Table descriptions are available in 'Title' column of data frame produced by get_all_tables(). By default get_all_tables() uses local table supplied with the package. To download fresh list of database tables from TAI use local = FALSE argument.

pull_table() converts "." and "..", apparently denoting missing values, to NA-s, and filters out some summary rows, generally coded by "0"-s, to reduce table size in attempt to avoid hitting size limit of POST request. Otherwise, variables and their names are not modified, as prepended dots ".", ".." to the variable names indicate their hierarchy. It's strongly advisable to compare downloaded table to the table available on the TAI website.

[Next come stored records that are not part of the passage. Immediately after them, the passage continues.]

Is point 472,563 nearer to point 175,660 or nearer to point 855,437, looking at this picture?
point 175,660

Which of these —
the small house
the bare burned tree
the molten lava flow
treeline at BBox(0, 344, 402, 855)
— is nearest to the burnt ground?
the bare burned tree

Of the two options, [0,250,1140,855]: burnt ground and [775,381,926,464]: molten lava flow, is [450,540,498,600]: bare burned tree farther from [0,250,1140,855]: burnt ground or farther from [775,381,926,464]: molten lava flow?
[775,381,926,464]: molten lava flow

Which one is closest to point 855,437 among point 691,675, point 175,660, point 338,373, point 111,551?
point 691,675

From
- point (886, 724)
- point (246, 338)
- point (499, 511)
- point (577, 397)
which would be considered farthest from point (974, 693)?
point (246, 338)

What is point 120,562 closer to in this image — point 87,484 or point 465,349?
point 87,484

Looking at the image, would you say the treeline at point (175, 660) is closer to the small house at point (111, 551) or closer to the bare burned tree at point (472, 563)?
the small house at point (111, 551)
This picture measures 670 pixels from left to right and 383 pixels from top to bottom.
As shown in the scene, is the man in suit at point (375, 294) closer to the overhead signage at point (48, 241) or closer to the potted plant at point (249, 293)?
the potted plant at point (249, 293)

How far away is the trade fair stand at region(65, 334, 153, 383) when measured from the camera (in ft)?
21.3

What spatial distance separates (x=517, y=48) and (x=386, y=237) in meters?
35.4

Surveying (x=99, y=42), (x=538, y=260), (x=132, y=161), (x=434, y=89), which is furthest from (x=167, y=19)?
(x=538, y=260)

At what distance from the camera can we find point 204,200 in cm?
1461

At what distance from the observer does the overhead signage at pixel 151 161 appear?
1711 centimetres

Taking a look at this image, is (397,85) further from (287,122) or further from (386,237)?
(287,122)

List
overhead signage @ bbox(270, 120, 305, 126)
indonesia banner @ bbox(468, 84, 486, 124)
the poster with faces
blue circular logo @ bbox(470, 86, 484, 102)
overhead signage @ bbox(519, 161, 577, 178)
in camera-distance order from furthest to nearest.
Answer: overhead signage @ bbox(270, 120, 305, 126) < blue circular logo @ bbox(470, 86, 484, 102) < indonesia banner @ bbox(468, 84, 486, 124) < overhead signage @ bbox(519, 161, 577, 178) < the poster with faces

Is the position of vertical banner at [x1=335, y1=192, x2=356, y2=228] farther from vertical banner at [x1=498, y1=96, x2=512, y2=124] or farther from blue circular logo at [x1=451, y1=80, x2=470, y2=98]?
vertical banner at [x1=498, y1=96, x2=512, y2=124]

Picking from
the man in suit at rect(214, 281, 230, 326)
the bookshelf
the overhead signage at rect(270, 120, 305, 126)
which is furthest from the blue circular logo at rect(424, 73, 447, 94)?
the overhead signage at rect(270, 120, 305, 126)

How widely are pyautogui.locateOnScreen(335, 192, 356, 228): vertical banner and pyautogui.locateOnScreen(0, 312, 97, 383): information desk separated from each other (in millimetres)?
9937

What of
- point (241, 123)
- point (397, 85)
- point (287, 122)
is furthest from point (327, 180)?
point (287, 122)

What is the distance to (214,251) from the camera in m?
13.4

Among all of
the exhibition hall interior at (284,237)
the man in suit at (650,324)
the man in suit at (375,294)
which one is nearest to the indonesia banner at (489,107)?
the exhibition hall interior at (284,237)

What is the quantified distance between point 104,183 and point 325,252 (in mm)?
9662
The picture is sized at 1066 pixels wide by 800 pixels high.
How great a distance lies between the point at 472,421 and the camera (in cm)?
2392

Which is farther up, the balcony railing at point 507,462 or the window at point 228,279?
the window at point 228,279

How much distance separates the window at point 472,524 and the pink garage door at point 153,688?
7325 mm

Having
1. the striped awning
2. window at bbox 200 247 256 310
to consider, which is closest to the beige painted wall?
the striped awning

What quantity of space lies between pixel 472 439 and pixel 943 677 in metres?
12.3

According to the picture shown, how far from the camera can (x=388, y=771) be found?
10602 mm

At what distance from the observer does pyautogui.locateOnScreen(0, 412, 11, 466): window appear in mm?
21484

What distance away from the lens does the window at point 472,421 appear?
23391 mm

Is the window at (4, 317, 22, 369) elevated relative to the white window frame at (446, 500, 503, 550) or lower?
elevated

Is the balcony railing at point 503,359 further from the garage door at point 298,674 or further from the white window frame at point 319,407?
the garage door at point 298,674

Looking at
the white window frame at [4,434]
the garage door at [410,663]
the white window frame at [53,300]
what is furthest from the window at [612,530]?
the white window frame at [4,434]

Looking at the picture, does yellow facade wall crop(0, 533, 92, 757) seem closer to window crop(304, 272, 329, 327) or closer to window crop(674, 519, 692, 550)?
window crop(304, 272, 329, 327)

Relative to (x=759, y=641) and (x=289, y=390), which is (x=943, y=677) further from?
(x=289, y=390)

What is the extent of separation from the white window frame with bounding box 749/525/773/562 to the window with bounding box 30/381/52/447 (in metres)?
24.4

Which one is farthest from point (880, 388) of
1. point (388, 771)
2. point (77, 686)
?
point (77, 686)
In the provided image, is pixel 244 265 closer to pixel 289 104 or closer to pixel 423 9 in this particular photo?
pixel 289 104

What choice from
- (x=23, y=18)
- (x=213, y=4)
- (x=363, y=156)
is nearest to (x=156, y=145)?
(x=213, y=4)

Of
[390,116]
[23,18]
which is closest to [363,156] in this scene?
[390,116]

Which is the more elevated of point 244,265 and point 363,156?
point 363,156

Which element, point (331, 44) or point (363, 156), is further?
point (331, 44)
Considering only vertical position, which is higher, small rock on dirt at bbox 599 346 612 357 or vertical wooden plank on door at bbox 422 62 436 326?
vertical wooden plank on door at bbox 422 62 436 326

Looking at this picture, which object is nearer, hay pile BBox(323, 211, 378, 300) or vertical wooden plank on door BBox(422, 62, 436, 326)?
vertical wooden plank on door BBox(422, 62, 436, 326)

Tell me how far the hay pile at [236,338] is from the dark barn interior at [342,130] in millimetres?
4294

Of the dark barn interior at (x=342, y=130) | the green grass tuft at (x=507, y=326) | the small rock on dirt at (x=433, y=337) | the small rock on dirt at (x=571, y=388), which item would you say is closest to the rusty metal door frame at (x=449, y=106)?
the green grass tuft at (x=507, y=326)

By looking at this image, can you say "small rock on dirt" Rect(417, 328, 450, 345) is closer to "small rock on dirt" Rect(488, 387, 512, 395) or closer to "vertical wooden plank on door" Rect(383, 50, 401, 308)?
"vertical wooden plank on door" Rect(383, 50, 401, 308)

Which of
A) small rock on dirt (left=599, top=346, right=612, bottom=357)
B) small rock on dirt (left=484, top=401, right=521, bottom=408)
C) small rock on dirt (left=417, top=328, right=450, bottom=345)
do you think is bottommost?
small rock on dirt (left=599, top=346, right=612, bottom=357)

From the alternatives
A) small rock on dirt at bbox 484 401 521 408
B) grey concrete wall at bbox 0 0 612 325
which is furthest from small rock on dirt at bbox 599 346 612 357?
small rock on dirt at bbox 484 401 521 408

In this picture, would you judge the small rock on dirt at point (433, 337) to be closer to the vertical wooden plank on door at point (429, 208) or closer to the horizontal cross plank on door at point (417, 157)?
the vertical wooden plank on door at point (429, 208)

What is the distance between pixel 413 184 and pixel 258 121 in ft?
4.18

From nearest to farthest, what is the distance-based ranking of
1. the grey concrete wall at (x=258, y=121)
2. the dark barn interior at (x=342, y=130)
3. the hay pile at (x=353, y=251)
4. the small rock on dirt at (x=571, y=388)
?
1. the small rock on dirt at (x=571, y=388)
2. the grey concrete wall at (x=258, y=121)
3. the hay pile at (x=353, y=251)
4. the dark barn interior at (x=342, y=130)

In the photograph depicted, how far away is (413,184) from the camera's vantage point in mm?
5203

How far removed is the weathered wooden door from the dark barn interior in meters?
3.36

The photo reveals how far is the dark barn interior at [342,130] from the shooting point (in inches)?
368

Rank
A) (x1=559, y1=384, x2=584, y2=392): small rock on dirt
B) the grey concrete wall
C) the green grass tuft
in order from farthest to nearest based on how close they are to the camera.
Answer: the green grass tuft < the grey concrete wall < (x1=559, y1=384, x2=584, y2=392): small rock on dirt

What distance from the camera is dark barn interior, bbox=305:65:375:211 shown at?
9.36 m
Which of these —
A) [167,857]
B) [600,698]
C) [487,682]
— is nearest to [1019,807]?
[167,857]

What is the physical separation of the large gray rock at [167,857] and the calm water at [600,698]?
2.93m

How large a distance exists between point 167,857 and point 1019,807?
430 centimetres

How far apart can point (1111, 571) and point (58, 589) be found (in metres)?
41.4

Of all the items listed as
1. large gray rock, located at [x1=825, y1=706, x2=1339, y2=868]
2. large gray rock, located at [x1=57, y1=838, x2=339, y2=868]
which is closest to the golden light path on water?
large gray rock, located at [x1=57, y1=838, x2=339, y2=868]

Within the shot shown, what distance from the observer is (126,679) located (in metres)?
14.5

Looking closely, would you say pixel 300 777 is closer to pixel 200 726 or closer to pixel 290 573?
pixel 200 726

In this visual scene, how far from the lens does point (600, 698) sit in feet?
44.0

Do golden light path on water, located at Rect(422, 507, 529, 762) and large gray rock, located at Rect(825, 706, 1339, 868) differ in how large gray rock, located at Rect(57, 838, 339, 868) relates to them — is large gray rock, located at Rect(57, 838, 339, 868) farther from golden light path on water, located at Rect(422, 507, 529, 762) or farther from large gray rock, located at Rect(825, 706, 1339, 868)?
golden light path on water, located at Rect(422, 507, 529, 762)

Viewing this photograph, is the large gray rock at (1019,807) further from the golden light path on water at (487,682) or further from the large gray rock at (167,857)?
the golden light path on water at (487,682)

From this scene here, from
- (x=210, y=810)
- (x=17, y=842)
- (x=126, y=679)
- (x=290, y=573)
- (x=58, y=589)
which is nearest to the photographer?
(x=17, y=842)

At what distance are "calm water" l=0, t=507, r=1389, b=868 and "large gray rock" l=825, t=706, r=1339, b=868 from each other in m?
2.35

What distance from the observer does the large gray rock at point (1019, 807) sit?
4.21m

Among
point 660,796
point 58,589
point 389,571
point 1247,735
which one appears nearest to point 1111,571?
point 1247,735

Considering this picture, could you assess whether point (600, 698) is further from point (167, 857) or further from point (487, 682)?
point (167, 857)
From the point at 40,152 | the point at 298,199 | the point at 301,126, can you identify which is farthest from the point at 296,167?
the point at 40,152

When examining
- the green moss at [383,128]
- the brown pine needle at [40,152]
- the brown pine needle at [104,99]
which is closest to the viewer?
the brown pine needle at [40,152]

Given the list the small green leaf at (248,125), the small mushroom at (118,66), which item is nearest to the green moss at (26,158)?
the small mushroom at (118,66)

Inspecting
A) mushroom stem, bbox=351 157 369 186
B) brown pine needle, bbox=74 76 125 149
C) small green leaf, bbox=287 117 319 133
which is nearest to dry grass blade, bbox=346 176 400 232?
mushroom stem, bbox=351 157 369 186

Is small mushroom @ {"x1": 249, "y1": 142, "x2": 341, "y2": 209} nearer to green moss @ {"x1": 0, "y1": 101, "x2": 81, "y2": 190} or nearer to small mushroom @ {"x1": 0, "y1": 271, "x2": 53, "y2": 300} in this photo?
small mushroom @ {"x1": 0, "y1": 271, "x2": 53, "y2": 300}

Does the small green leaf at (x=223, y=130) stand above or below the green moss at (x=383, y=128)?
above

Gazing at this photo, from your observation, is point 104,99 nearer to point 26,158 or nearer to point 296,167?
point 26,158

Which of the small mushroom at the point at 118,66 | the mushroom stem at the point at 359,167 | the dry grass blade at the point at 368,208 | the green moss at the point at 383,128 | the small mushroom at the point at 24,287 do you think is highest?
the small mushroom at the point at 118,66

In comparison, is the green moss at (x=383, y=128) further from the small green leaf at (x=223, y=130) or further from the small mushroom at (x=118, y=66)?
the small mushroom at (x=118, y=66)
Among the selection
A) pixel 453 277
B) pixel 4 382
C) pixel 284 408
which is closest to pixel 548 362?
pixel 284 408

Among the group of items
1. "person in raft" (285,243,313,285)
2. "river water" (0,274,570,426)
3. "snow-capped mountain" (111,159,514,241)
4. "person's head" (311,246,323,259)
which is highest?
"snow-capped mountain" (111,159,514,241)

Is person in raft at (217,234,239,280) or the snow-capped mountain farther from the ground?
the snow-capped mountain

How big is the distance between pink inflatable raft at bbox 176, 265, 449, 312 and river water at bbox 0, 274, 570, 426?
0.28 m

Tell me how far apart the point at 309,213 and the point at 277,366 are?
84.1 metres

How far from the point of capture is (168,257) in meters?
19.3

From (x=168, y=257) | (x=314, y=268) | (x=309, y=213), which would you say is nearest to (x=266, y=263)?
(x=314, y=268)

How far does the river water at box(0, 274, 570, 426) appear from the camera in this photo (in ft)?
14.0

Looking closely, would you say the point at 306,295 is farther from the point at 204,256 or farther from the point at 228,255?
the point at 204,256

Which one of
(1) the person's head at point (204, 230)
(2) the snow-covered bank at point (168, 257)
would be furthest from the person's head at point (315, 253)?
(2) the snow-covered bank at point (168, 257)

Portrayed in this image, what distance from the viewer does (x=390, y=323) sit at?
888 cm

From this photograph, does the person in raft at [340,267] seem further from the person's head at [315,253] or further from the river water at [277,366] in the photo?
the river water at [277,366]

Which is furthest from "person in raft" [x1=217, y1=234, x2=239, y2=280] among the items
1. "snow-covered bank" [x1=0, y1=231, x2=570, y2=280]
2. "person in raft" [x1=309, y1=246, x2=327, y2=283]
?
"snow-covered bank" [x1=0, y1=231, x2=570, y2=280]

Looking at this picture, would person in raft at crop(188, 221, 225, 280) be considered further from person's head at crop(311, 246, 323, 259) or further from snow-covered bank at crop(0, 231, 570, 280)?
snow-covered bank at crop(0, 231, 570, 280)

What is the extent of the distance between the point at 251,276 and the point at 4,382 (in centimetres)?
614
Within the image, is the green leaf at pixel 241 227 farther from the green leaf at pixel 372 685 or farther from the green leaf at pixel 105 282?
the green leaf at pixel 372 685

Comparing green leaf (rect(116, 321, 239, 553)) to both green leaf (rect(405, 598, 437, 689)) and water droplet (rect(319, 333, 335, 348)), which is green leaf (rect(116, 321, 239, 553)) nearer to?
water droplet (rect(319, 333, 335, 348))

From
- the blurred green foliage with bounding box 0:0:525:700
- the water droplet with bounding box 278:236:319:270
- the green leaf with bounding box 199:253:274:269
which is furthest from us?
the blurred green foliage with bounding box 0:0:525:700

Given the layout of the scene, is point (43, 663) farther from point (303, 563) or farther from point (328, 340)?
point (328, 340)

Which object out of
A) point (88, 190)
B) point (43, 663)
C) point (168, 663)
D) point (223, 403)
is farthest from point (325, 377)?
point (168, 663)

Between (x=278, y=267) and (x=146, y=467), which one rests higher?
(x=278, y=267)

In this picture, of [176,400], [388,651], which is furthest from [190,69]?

Package interacts with pxweb API at TAI. There is also official pxweb API package rOpenGov/pxweb allowing interactive browsing through databases.

Installation

Install package from GitHub:

devtools::install_github("tpall/boulder")

Usage

Parse data from json file manually downloaded from Estonian Health Statistics Database into a data frame.

library(boulder)
path_to_PK10.json <- system.file("extdata", "PK10.json", package = "boulder", mustWork = TRUE)
pk10 <- json_to_df(path_to_PK10.json)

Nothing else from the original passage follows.